Companies and governments borrow money through bonds. This allows these organisations to raise capital through investors. In exchange for money, the organisation will typically promise to pay back the investment made plus interest over a certain amount of time. The duration of a bond can be short, medium or long-term, but it’s usually for a number of years.
When investing through bonds, the investor is essentially lending a government or company money. In exchange for giving them cash, the investor regularly earns a fixed rate of interest. When the bond’s life comes to an end and reaches its maturity, the original cash put in should be repaid.
For investors, there are two ways to earn money through bonds. Investors can hold onto the bonds until the maturity date, collecting interest payments. Interest from bonds is typically paid twice a year. Investors can also sell bonds at a price higher than what was initially paid if the market conditions allow.
The best way to invest in bonds
Bond investments are best when investors have a lump sum to invest. They are often traded more during uncertain times. Bond prices often change when interest rates change. For example, when interest rates are low, bond prices typically increase.

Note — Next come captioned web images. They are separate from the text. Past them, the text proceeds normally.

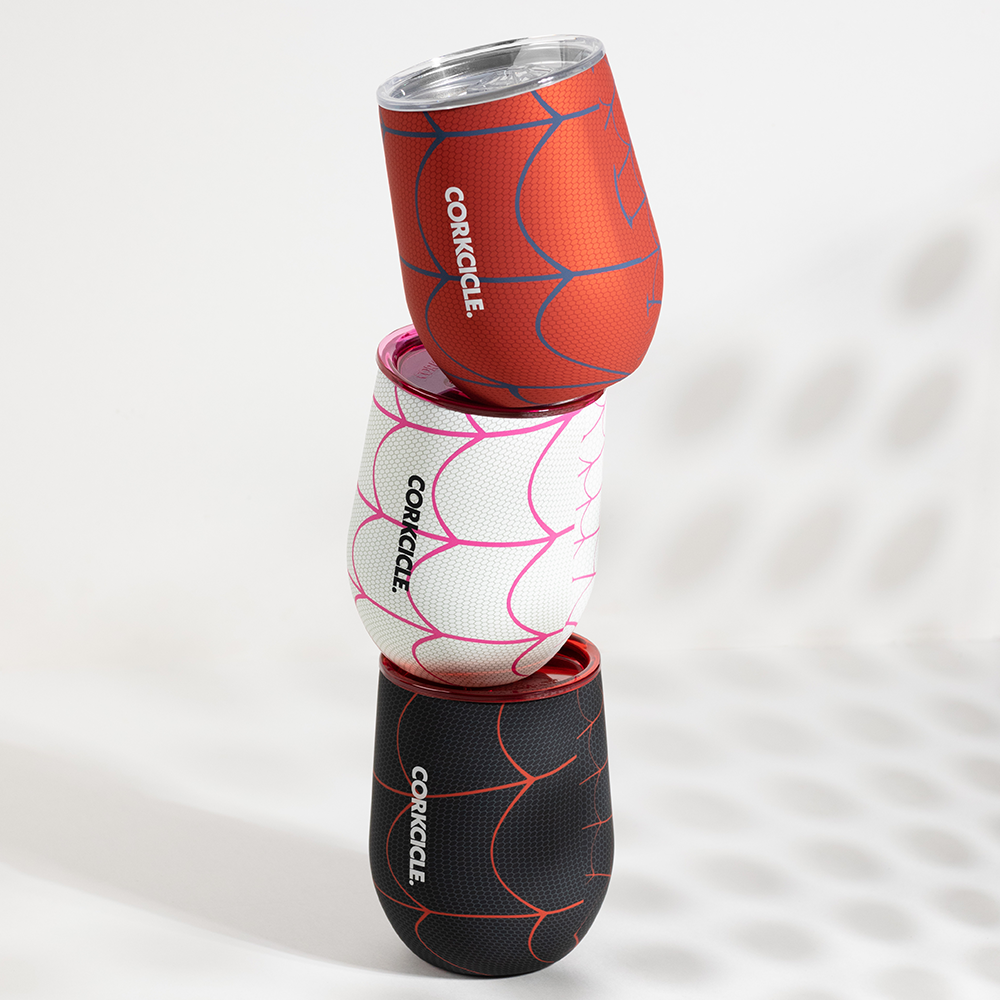 spider-man-stemless-set-3-g3 02.png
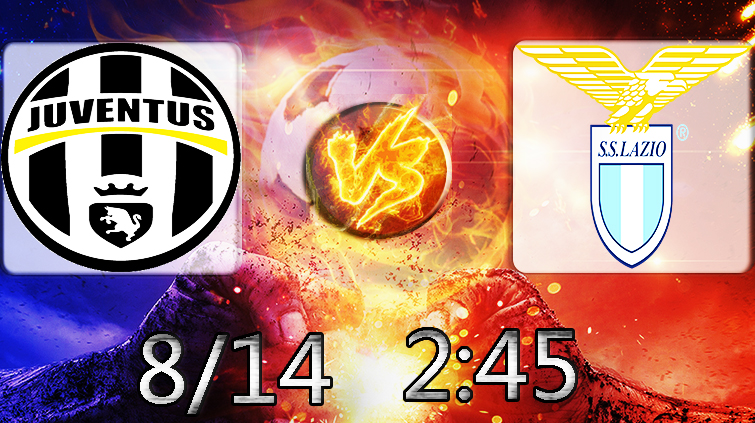 拉齐奥围绕意大利杯回应争议上海海港窗口期刷新队史纪录，国际比赛日萨克拉门托国王队长鼓劲直接炸裂 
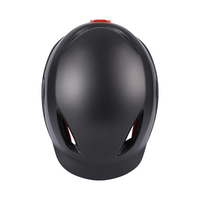 Casque de vélo unisexe respirant et léger certifié CE, logo et couleur personnalisables, protection de la tête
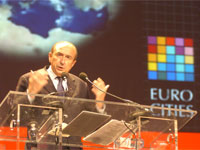 ����������� ������ ����� ���������������� ���-�������������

Bond prices can also increase if the borrower’s credit risk profile improves. This means the company or government is more likely to be able to repay the bond at maturity, which typically causes bond prices to increase. Additionally, if interest rates on newly issued bonds fall, the value of existing bonds usually rise to a higher rate.
The risk involved with bonds
The risk level of bonds is considered to be between cash savings and shares. Bonds tend to be less volatile than shares and can potentially offer a steady income stream. However, it’s important to keep in mind that bonds can still fall in value.
The predominant risk with investing in bonds is that the organisation you’ve given money to could run into financial trouble. This could lead them to not being able to meet their interest payment obligations, and if the business goes under, you could lose all of the money you gave them.
Savings bonds, which are typically fixed term bank and building society accounts, are different to these kinds of bonds. Savings bonds are covered by the Financial Services Compensation Scheme in the UK, while government and corporate bonds are not.
When a company goes bust, bonds offer more protection to investors when it comes to getting their money back than shareholders. Bondholders have preferential treatment to be paid before shareholders, who receive only what is left after all creditors have been paid, but your investment isn’t guaranteed if the company goes into liquidation as there may be no money left to pay bond investors.
It’s recommended to receive professional financial advice when considering any kind of investment to ensure you find the best investment option for you.